Alumina keramik: Alumina keramik berkinerja sangat baik pada baja, baja tahan karat, dan logam lain yang sulit dipotong, termasuk inconel, paduan nikel tinggi, titanium, dan baja lapis baja. Jika digunakan dan dirawat dengan benar, alumina keramik menawarkan masa pakai dan hasil potongan yang lebih baik, serta cenderung memotong lebih dingin daripada jenis logam lainnya, sehingga mengurangi perubahan warna akibat panas. Keramik biasanya berwarna merah atau oranye. Terutama digunakan pada aplikasi logam. Keramik tersedia dalam ukuran grit 24-120.
Ukuran grit juga menentukan sifat fisik dan kinerjanya. Ukuran grit mengacu pada ukuran partikel abrasif individual, sama seperti butiran amplas yang diklasifikasikan berdasarkan ukurannya.
Bagi Anda, jenis butiran abrasif terbaik akan bergantung pada material yang Anda gunakan dan hasil yang ingin Anda capai. Berikut adalah beberapa aplikasi populer dan kebutuhan abrasifnya.

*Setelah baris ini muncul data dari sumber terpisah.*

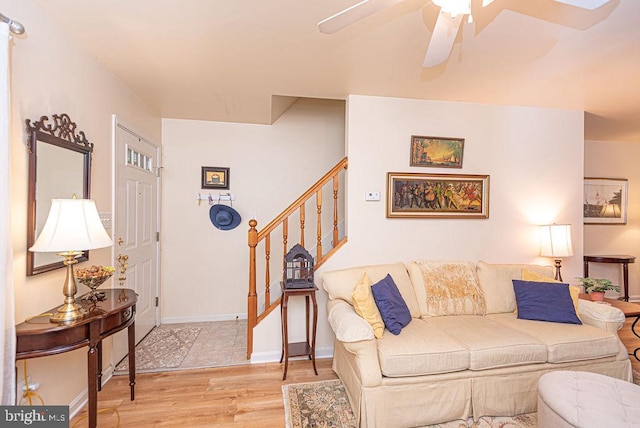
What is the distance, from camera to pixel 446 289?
2.57 meters

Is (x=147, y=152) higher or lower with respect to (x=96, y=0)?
lower

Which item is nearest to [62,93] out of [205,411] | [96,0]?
[96,0]

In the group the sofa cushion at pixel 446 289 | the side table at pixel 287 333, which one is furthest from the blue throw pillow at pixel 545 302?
the side table at pixel 287 333

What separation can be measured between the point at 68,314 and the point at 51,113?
1.22 meters

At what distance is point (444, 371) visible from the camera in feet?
6.25

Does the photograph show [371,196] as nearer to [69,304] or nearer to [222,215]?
[222,215]

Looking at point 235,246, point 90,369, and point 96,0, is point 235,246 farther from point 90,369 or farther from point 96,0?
point 96,0

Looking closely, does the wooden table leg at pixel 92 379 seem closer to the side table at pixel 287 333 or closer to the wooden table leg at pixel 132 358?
the wooden table leg at pixel 132 358

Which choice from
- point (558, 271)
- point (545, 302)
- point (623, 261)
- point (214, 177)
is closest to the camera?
point (545, 302)

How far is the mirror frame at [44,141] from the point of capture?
5.34 ft

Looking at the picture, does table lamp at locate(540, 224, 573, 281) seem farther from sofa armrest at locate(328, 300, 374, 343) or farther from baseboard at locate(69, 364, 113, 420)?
baseboard at locate(69, 364, 113, 420)

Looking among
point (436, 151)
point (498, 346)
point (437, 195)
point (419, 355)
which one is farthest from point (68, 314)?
point (436, 151)

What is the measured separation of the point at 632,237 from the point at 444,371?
4.91 meters

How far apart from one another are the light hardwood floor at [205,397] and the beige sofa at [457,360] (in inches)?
21.3
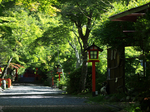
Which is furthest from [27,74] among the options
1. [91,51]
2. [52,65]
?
[91,51]

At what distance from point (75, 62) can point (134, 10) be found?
28.3 metres

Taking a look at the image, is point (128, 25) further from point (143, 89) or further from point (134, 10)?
point (143, 89)

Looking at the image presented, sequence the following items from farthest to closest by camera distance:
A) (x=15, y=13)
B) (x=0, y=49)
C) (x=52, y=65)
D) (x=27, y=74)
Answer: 1. (x=27, y=74)
2. (x=52, y=65)
3. (x=15, y=13)
4. (x=0, y=49)

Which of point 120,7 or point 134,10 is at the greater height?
point 120,7

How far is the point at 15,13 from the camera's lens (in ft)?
113

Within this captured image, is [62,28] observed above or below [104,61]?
above

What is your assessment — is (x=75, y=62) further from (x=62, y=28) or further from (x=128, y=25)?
(x=128, y=25)

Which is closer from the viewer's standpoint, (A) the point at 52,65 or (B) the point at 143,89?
(B) the point at 143,89

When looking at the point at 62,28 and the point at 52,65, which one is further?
the point at 52,65

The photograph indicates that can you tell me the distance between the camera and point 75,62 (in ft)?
120

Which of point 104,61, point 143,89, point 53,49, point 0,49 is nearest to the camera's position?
→ point 143,89

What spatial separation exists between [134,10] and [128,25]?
393cm

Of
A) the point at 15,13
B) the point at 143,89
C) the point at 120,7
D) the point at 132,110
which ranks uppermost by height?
the point at 15,13

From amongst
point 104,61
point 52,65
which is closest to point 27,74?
point 52,65
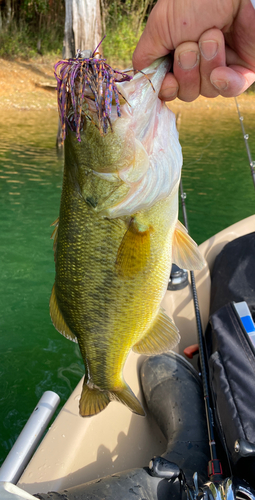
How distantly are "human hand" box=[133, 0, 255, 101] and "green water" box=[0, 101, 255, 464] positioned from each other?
276 centimetres

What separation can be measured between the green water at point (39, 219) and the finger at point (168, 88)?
8.83 feet

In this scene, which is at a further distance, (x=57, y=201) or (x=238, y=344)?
(x=57, y=201)

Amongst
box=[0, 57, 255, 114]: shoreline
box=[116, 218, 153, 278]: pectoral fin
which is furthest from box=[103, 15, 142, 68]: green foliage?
box=[116, 218, 153, 278]: pectoral fin

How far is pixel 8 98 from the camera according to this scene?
13.2 m

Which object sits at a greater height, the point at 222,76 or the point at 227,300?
the point at 222,76

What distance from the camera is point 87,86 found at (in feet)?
3.65

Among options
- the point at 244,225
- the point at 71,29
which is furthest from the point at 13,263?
the point at 71,29

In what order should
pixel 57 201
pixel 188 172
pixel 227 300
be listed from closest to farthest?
1. pixel 227 300
2. pixel 57 201
3. pixel 188 172

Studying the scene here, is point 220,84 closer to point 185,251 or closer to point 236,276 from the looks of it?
point 185,251

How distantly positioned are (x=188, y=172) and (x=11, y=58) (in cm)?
1186

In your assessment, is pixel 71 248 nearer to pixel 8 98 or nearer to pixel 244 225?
pixel 244 225

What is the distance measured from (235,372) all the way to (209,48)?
4.90 ft

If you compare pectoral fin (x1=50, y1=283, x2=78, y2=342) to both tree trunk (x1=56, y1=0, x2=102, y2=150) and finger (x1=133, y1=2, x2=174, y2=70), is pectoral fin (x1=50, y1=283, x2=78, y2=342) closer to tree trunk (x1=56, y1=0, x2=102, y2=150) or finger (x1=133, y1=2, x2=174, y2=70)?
finger (x1=133, y1=2, x2=174, y2=70)

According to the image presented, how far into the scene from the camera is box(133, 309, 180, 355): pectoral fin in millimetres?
1504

Aluminium oksida dan keramik adalah dua bahan abrasif yang paling umum digunakan untuk pengerjaan logam, tetapi zirkonia juga dapat digunakan dengan hasil yang sangat baik. Misalnya:
Untuk penghilangan stok dan pencampuran las, keramik dan zirkonia memberikan hasil terbaik pada baja tahan karat dan logam besi lainnya, sedangkan aluminium oksida direkomendasikan untuk logam paduan, besi abu-abu, dan logam non-besi.
Untuk pembentukan, keramik harus digunakan pada paduan yang lebih sulit untuk digiling sementara zirkonia memberikan hasil terbaik untuk baja tahan karat dan logam yang peka terhadap panas.